After unboxing a new gadget, few people stop to consider how things could go horribly wrong when it’s plugged into the wall: A shorted wire could, for example, quickly produce a fire. We trust that our machines will not fail so catastrophically—a trust developed through more than a century of certification processes.
To display the coveted “approved” logo from a certification agency—for example, UL (from a U.S. organization formerly known as Underwriters Laboratories), CE (Conformité Européenne) in Europe, or Australia’s Regulatory Compliance Mark—the maker of the device has to pull a production unit off the manufacturing line and send it to the testing laboratory to be poked and prodded. As someone who’s been through that process, I can attest that it’s slow, detailed, expensive—and entirely necessary. Many retailers won’t sell uncertified devices to the public. And for good reason: They could be dangerous.
Sure, certification carries certain costs for both the manufacturer and consumer, but it prevents much larger expenses. It’s now considered so essential that the biggest question these days isn’t whether an electrical product is certified; it’s whether the certification mark is authentic.
Certification assures us we can plug something in without worry that it will electrocute somebody or burn down the house. That’s necessary but, in today’s thoroughly connected era, insufficient. The consequences of plugging a compromised device into a home network are not as catastrophic as shock or fire, but they are still bad—and they’ve gone largely unappreciated.
We need to change our thinking. We need to become far more circumspect when we plug a new device into our networks, asking ourselves if its maker has given as much thought to cybersecurity as to basic electrical safety.
The answer to that question will almost invariably be no.

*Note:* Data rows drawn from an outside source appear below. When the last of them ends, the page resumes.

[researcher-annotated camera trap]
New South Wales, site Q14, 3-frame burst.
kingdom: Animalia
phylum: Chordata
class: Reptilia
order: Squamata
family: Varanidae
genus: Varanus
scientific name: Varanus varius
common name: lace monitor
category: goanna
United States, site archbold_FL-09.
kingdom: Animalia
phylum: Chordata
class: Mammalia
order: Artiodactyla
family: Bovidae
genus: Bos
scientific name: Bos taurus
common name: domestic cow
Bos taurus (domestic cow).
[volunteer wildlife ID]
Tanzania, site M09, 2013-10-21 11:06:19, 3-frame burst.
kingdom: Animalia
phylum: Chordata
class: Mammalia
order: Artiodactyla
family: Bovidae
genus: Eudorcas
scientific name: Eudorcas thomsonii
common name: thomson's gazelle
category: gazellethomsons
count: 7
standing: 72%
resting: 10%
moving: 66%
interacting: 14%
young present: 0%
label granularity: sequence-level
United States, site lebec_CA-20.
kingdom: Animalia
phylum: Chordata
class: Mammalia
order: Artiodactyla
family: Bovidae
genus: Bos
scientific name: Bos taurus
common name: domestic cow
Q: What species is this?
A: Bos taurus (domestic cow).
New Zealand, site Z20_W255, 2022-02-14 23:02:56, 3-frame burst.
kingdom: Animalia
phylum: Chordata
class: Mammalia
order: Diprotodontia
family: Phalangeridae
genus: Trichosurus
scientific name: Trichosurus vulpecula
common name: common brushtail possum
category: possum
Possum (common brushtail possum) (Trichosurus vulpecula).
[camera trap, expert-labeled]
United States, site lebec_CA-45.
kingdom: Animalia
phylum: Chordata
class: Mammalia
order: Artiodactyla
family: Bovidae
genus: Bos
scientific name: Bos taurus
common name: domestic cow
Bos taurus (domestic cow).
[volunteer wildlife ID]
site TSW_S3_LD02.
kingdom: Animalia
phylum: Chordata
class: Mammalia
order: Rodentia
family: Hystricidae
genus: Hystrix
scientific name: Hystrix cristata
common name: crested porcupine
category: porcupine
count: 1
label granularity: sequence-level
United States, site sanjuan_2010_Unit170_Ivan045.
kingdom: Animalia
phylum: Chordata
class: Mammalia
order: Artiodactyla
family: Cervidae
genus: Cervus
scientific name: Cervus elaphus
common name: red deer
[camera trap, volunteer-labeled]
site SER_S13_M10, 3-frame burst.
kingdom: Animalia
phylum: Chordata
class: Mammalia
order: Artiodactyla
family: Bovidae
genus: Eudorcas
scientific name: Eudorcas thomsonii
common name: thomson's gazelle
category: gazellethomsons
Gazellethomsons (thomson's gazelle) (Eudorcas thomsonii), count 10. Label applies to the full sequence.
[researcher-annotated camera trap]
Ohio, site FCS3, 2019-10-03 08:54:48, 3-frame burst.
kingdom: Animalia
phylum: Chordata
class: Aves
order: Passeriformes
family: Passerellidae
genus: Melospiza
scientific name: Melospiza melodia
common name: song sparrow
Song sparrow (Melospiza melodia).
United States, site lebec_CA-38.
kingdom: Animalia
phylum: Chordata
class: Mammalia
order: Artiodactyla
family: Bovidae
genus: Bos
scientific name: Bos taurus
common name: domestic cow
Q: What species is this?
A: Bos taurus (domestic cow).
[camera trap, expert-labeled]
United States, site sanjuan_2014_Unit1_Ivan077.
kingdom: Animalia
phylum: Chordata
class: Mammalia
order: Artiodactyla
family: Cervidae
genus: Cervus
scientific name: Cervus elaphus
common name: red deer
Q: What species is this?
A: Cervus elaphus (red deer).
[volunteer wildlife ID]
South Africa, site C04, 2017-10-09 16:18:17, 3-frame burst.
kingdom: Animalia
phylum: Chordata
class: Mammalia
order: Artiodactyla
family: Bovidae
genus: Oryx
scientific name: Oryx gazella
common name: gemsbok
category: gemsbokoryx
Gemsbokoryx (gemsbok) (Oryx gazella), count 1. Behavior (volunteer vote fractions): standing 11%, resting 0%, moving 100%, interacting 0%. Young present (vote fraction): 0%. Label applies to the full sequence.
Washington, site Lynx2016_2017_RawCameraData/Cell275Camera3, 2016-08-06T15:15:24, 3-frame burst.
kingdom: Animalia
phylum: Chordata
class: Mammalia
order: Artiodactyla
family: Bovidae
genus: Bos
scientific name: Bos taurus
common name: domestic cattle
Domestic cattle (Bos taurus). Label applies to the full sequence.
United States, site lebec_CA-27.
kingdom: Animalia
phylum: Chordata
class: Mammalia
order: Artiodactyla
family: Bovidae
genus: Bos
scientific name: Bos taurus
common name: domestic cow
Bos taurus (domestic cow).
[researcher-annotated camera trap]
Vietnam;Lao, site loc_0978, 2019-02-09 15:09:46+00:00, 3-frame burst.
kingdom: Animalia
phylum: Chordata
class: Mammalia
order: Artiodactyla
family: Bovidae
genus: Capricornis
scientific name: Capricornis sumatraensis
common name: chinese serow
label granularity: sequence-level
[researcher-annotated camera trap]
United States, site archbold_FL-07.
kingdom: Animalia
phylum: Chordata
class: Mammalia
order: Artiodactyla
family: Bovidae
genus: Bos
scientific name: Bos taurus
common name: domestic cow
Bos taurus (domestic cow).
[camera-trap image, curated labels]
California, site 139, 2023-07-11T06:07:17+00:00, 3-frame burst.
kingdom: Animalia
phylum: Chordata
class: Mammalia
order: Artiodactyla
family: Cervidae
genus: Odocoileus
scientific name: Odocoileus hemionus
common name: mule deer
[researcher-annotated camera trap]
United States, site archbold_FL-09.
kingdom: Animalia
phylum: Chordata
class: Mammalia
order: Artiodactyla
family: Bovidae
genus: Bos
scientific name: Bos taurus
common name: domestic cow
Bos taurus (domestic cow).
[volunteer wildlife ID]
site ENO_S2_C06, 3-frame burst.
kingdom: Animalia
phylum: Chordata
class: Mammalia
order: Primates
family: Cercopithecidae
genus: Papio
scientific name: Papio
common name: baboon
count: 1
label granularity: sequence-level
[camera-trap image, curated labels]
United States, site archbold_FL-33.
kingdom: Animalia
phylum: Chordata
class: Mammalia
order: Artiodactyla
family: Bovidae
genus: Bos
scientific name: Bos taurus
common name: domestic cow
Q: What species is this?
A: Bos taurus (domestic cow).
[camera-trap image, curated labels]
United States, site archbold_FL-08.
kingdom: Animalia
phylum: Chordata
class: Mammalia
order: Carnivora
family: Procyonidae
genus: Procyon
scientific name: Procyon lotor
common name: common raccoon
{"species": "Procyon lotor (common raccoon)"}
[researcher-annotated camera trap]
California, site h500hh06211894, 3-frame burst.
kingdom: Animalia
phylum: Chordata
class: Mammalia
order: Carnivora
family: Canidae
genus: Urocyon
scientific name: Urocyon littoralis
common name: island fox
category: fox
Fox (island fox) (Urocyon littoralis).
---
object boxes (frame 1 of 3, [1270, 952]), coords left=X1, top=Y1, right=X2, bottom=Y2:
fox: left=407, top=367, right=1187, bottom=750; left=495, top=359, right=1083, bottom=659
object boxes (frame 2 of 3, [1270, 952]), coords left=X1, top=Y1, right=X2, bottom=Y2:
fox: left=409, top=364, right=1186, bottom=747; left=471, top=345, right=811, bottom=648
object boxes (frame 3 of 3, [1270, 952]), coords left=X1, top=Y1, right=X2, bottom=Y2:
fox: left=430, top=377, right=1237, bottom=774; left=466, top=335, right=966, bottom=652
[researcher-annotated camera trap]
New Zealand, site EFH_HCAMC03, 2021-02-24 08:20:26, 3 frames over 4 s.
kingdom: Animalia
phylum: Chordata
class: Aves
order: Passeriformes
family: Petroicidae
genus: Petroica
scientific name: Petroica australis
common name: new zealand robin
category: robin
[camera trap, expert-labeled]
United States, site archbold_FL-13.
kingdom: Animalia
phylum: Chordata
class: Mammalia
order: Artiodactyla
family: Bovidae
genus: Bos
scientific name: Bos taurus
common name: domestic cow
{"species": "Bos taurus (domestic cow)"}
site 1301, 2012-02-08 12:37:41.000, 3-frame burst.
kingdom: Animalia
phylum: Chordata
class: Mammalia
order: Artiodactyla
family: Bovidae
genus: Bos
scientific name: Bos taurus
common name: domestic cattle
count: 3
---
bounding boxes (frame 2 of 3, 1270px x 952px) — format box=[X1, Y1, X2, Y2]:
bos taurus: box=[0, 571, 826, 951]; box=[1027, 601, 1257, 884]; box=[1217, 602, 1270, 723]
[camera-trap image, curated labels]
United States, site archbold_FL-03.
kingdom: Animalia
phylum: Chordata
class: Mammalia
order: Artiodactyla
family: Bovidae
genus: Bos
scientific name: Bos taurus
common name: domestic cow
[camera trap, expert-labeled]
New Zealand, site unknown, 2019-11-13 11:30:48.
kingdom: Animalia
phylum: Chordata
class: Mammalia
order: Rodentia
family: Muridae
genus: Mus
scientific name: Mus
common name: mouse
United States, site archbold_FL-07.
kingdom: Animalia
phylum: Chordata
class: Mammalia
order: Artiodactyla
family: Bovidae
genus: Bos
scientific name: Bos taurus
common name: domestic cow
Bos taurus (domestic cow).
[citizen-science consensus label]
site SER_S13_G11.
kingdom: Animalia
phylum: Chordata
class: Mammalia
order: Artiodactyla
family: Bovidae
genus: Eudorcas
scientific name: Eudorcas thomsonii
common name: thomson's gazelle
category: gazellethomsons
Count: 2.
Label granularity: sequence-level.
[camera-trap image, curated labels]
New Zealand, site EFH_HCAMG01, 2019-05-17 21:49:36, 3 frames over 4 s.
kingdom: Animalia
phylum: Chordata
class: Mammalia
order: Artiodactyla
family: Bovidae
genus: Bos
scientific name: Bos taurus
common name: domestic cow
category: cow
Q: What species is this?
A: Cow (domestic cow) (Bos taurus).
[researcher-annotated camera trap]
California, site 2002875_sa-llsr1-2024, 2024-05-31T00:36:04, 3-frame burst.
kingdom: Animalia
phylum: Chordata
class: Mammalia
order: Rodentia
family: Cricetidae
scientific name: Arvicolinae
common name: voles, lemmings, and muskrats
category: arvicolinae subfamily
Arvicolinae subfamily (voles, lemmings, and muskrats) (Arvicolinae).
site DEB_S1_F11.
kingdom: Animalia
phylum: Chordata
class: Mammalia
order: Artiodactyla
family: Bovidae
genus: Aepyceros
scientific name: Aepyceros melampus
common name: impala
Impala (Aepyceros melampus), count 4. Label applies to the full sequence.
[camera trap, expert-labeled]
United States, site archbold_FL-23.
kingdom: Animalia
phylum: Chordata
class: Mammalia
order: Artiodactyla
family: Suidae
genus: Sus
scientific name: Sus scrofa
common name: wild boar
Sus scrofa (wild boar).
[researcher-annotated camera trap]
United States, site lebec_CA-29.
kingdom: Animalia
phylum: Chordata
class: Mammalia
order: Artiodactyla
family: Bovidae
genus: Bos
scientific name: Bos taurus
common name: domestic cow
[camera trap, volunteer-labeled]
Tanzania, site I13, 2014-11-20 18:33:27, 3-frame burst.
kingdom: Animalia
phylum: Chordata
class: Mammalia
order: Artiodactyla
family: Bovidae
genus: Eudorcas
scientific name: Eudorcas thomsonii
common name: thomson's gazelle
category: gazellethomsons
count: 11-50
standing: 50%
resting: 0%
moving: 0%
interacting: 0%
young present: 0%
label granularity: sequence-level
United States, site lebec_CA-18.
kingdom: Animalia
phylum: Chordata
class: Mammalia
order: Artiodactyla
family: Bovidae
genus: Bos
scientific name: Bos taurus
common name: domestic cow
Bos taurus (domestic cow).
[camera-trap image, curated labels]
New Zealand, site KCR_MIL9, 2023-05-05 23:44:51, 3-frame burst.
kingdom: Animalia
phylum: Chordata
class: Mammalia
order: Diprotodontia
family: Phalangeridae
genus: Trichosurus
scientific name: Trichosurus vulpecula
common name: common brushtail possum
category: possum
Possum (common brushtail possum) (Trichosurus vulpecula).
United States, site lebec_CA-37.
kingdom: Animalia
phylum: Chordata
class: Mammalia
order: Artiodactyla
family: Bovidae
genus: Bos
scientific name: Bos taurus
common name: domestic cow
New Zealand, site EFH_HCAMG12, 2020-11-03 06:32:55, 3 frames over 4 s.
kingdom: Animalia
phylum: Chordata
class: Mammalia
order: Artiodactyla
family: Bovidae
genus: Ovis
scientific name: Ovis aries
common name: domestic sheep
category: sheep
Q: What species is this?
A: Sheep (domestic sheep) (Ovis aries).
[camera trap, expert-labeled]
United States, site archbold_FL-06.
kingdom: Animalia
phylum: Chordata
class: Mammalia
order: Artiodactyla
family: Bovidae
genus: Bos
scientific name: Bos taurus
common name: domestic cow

A recent report detailing a security test of home Wi-Fi routers by Germany’s Fraunhofer Institute FKIE showed every unit tested to have substantial security flaws, even when upgraded to the latest firmware.
Although security researchers plead with the public to keep the software on their connected devices up-to-date, it appears even that sort of digital hypervigilance isn’t enough. Nor should this burden rest on the consumer’s shoulders. After all, manufacturers don’t expect consumers to do periodic maintenance on their blenders and electric toothbrushes to prevent them from catching fire or causing an electric shock.
The number of connected devices within our homes has grown by an order of magnitude over the last decade, enlarging the attack surfaces available to cyber-miscreants. At some point in the not-too-distant future, the risks will outweigh the benefits. Consumers will then lose their appetites for using such devices at all.
How could we prevent this impending security catastrophe? We can copy what worked once before, crafting a certification process for connected devices, one that tests and prods them and certifies only those that can resist—and stay ahead of—the black hats. A manufacturer does that by designing a device that can be easily and quickly updated—so easily that it can perform important updates unattended. Success here will mean that connected devices will cost more to design, and prices will rise for consumers. But security is never cheap. And the costs of poor security are so much higher.